**EXERCISE OBJECTIVE**
Restate word for word every line from the one containing "count: 11-50" to the last line of the records below.

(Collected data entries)
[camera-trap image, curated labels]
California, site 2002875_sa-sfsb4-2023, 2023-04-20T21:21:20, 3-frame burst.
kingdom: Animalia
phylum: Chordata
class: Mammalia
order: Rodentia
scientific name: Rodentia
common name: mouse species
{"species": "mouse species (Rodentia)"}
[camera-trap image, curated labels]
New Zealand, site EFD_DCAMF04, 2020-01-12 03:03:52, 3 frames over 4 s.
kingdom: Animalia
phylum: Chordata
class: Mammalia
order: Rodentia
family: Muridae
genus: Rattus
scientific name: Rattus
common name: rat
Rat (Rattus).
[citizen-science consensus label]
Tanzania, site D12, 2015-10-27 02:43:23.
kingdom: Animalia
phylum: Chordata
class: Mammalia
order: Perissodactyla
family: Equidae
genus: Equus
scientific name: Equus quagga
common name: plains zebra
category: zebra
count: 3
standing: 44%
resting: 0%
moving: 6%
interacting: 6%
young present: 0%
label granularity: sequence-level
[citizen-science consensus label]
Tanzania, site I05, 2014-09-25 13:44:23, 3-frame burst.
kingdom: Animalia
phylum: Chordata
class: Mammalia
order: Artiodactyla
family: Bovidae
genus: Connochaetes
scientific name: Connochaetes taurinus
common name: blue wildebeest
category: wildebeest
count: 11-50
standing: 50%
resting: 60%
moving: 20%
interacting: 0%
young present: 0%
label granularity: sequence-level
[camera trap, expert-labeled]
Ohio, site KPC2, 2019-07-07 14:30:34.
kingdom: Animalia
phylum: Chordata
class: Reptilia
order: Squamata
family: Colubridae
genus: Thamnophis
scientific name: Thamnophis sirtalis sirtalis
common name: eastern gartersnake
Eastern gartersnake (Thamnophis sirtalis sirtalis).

**SOLUTION TO THIS EXERCISE**
count: 11-50
standing: 50%
resting: 60%
moving: 20%
interacting: 0%
young present: 0%
label granularity: sequence-level
[camera trap, expert-labeled]
Ohio, site KPC2, 2019-07-07 14:30:34.
kingdom: Animalia
phylum: Chordata
class: Reptilia
order: Squamata
family: Colubridae
genus: Thamnophis
scientific name: Thamnophis sirtalis sirtalis
common name: eastern gartersnake
Eastern gartersnake (Thamnophis sirtalis sirtalis).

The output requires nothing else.